Sramana Mitra: Unintended bias has been very intentional in the past.
Mike Flannagan: That’s the thing. If you look at the way compensation is generally determined, it’s based on salary history. If you consider the fact that, historically, there was an intended bias, it’s based on a history. If we want to remove that inherent bias, it’s very difficult for people to do it because they’re biases they don’t even realize they have. That’s one of the things that something like machine learning gives us.
Sramana Mitra: I agree with that.
Mike Flannagan: In our machine learning portfolio, we have a resume matching application. We’re beginning to build workforce analytics that begins to help with the process of recruiting correctly. We’re moving down that path with our customers of helping them do a better job of selecting the right candidate for the right job while removing some of the inherent human bias that comes with candidate selection and interviewing.
Sramana Mitra: SAP has a long history in manufacturing and supply chain. Are there use cases that you could point to in those areas where interesting and fascinating things are happening?
Mike Flannagan: Clearly, predictive maintenance is the thing that’s closest to that area. It’s an area where SAP has a massive amount of domain experience. We’re working with customers using our machine learning and predictive analytics capabilities to get much smarter about the way they’re doing maintenance.
Those use cases, whether they’re predictive maintenance or retail scenarios, domain knowledge, i.e. having the data to train your models and having the process understanding about where to inject machine learning into a process is really one of the things that every company needs to consider.

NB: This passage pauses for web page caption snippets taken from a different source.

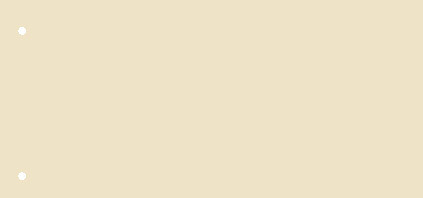 Kangaro 07070-08 Scheidingsstrook 2-gaats 105x240mm 180g RC Beige | Kopen bij Flickmyhouse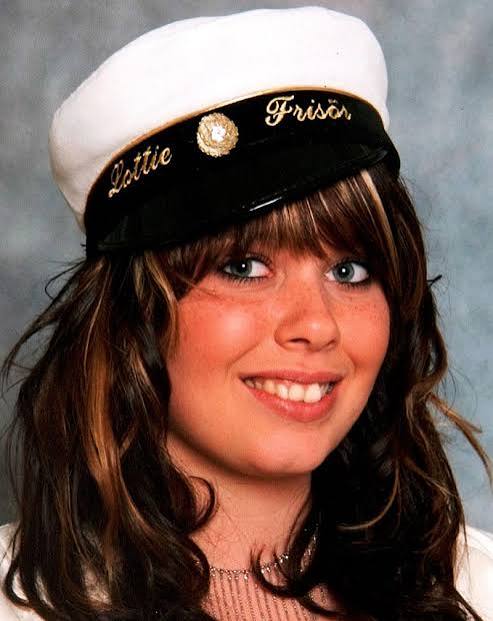 Mordet på Lottie Nilsson i Vollsjö huvudbild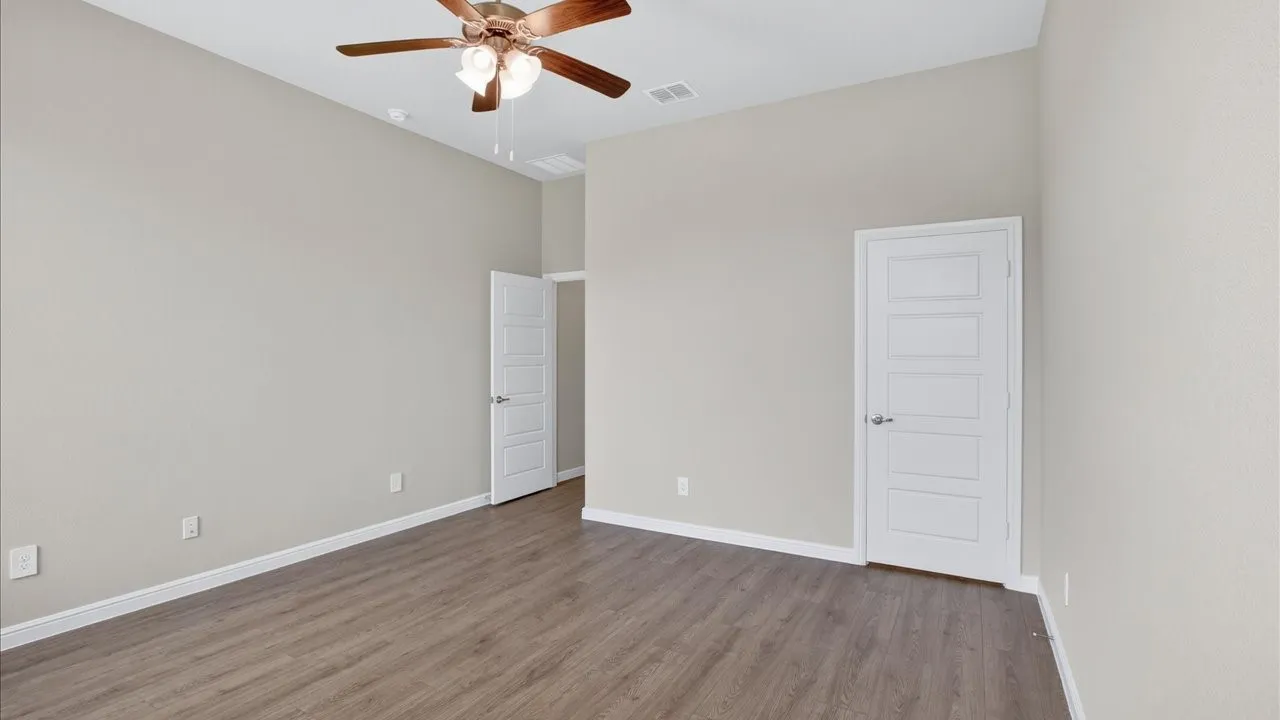 Single Family Residence For Sale in Ellis County , 3324 PIER VIEW Street, Grand Prairie, Texas 76065, 4 Bedroom, 2 Bathroom, 2 Garage spaces, 1,896 Sqft, built in 2026, mls#21334179, Real Estate Agent in Grand Prairie, Homes For Sale in Ellis county, Homes For Sale in Grand Prairie, Realtor in Grand Prairie Texas, Real Estate Brokerage Independent Realty Texas, Luminita Cordes Realtor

Earlier, you asked me a question, “If I were an entrepreneur now, what would I think about?” From a technology perspective, machine learning, advanced analytics, and Internet of Things are very hot topics. All of those things are about data. IoT is about generating massive amounts of data. Machine learning is about being able to digest and understand from a massive amount of data. Artificial intelligence is being able to apply those learnings.
The question that I would be asking is, “What data do I have? What data does my unique history give me the ability to access a fairly unique volume of data and use that data to solve a meaningful business problem?”
Sramana Mitra: This is the answer that every single person who comes as an interviewee in this series gives. I truly agree with you. You must be tracking this trend as well. The engine providers are really trying to abstract out as much of the usability as possible. Microsoft, for example, is trying to pack in AI capabilities and models into Azure such that non-computer science people can just program those interfaces.
The battle then becomes the battle of domain knowledge and battle of algorithmizing domain knowledge such that machine learning algorithms can take that domain knowledge and build sophisticated AI underneath.
Mike Flannagan: This is something that our SAP predictive analytics product aims to deal with. How many people today actually use data-driven decision making in their core job functions? It’s also about how do you consumerize the ability to use advanced analytical techniques without requiring everyone to have a data science skillset.
I can’t have my HR manager trained in Python and R. I need them to be experts in HR. How can you make it easy? How can you integrate those advanced algorithms into the way that people work instead of making it some complex thing that they do outside of their core job. Netflix does a great job of now making you think of the fact that their recommendation engine is actually driven by some complicated algorithms in the background. It just gives you a recommendation and you either like the way the preview looks or you don’t.